BUT then after the next job ancil_sst_seaice finishes, all files in the output directory have been deleted. The folder is empty. Others have been to able to run the same suite and branch just fine so this is very odd @mlipson@cbengel
@reyhan.respati and I had the same experience trying to run the suite last week. I didn’t have much time to dig up the code but it seams the creation of .anc files is failing silently.
Yes, thanks @Jatreutlein I am looking into it already.
For some reason the ancillary conversion is not working for some people.
I made the jobs run in parallel in the scripts due to Gadi job submissions slowing down the suite completion but the errors are not being propagated.
Can one of you (who’s suite it not producing the ancillary files) please do me a favour and checkout u-dk517/trunk@334063 (I can privately message you the full command) to try out the suite before the parallel wrapping was added? Then can you please send me the output of the ancil job?

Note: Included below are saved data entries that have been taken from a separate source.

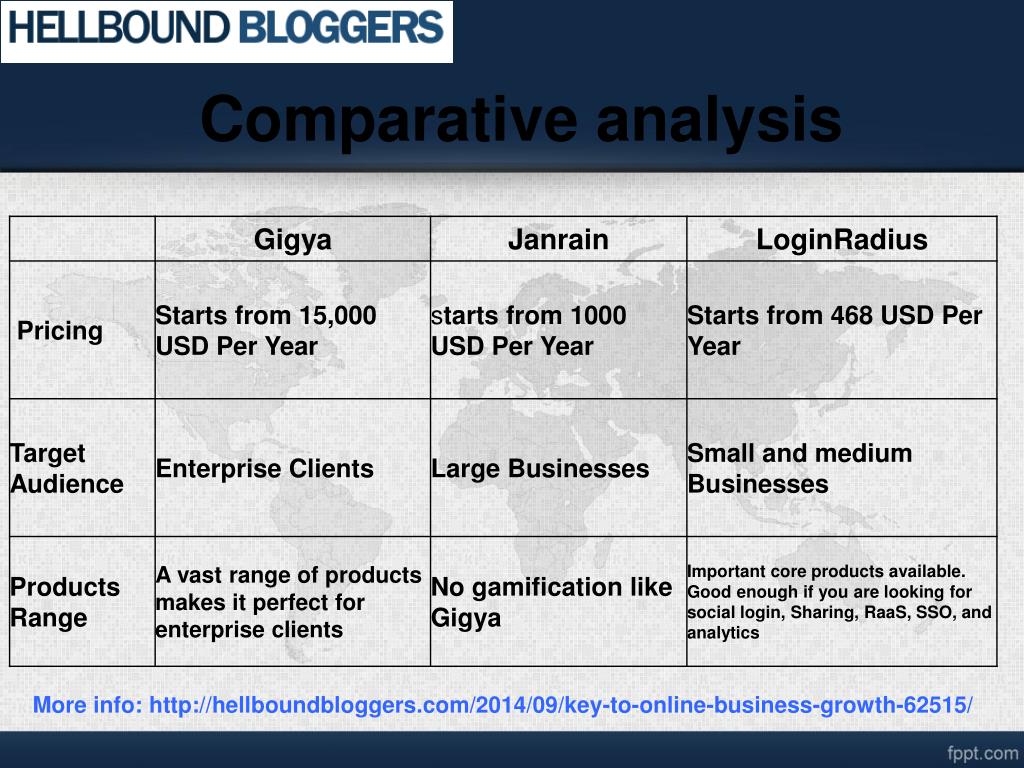 HELLBOUND BLOGGERS

Comparative analysis

| | Gigya | Janrain | LoginRadius |
|---|---|---|---|
| Pricing | Starts from 15,000 USD Per Year | starts from 1000 USD Per Year | Starts from 468 USD Per Year |
| Target Audience | Enterprise Clients | Large Businesses | Small and medium Businesses |
| Products Range | A vast range of products makes it perfect for enterprise clients | No gamification like Gigya | Important core products available. Good enough if you are looking for social login, Sharing, RaaS, SSO, and analytics |

More info: http://hellboundbloggers.com/2014/09/key-to-online-business-growth-62515/

fppt.com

In that older version of the suite each day is submitted individually so we will be able to look at the ancillary job error.
(Please note that your output directory would need exist as the creation of the directory was added later).

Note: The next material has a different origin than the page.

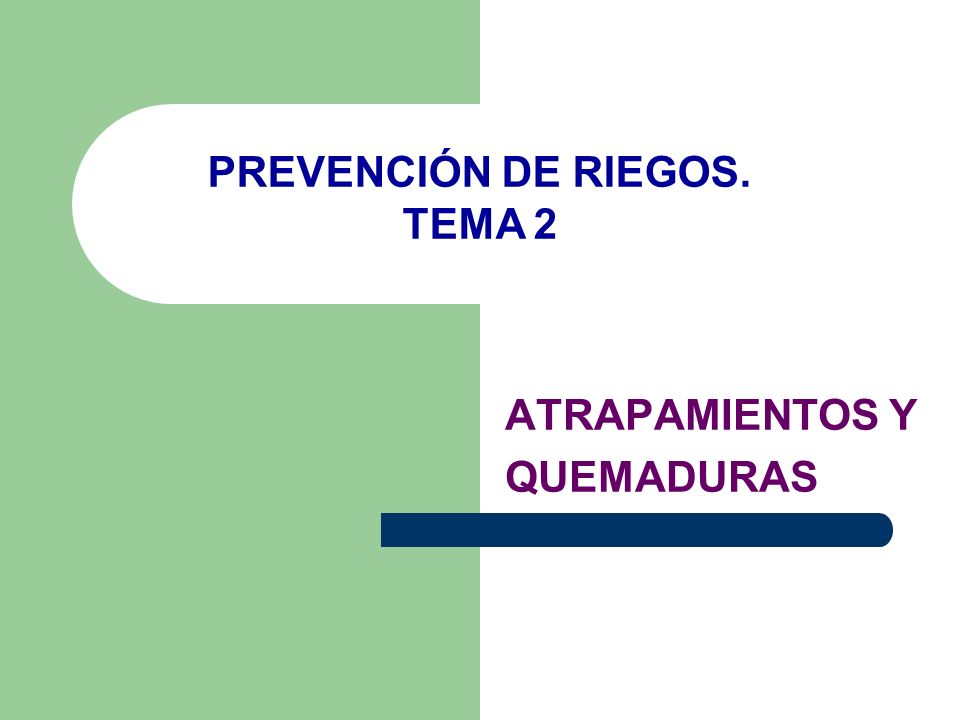 PREVENCIÓN DE RIEGOS.
TEMA 2

ATRAPAMIENTOS Y QUEMADURAS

Thanks @cbengel, I’m trying to checkout that branch with an issue:
rosie checkout u-dk517/trunk@334063
[FAIL] svn checkout -q https://code.metoffice.gov.uk/svn/roses-u/d/k/5/1/7/trunk@334063 /home/272/jt0319/roses/u-dk517 # return-code=1, stderr=
[FAIL] svn: E170013: Unable to connect to a repository at URL 'https://code.metoffice.gov.uk/svn/roses-u/d/k/5/1/7/trunk'
[FAIL] svn: E215004: No more credentials or we tried too many times.
[FAIL] Authentication failed
clairecarouge
(Claire Carouge, ACCESS-NRI Land Modelling Team Lead)
8
We discussed the issues with running u-dk517 with Chermelle. The errors of the type “it works for me and not for them” usually mean a problem with the individual’s setup. For Python-based issues, usually it’s confusion in Python between environments and locally installed stuff under $HOME/.local.

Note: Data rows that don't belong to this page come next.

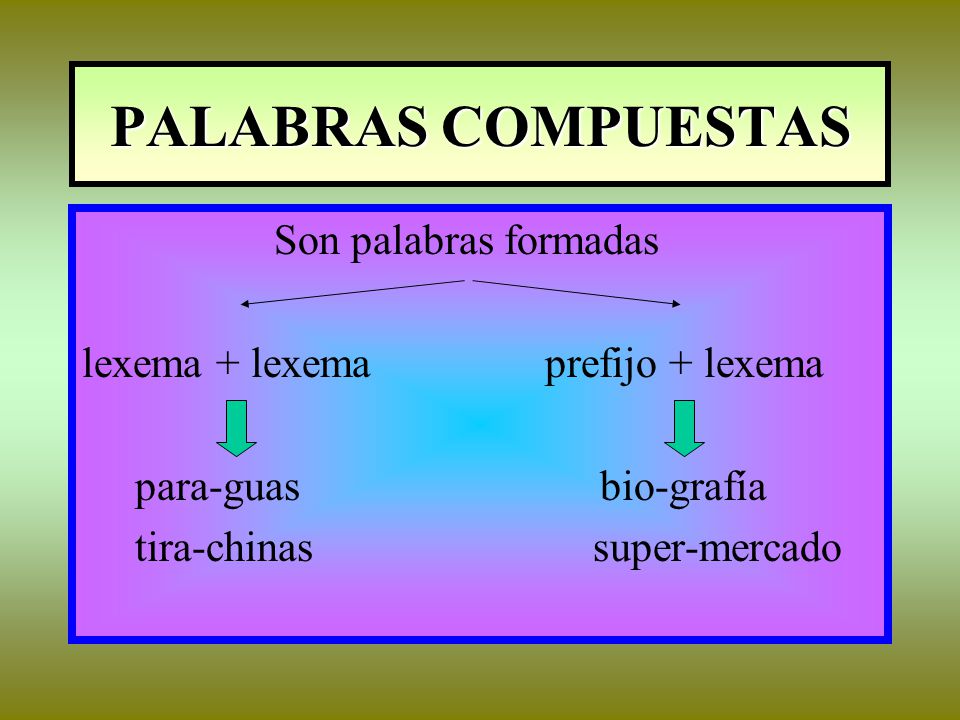 PALABRAS COMPUESTAS

Son palabras formadas

lexema + lexema

para-guas
tira-chinas

prefijo + lexema

bio-grafía
super-mercado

When possible, deleting $HOME/.local and retrying the failing job is the surest way to test if that’s the cause. But it’s not always possible.
Otherwise, you can set PYTHONNOUSERSITE=1 as an environment variable before launching the Python script. This would have to be set in the suite in the same job that is running pp2anc.py. I haven’t read the suite so not sure where exactly, but it would likely be with the module loads.
Thanks for your suggestion. I tried adding export PYTHONNOUSERSITE=1after line 90 in suite.rc of the released u-dk517 suite, and now I have the .anc files.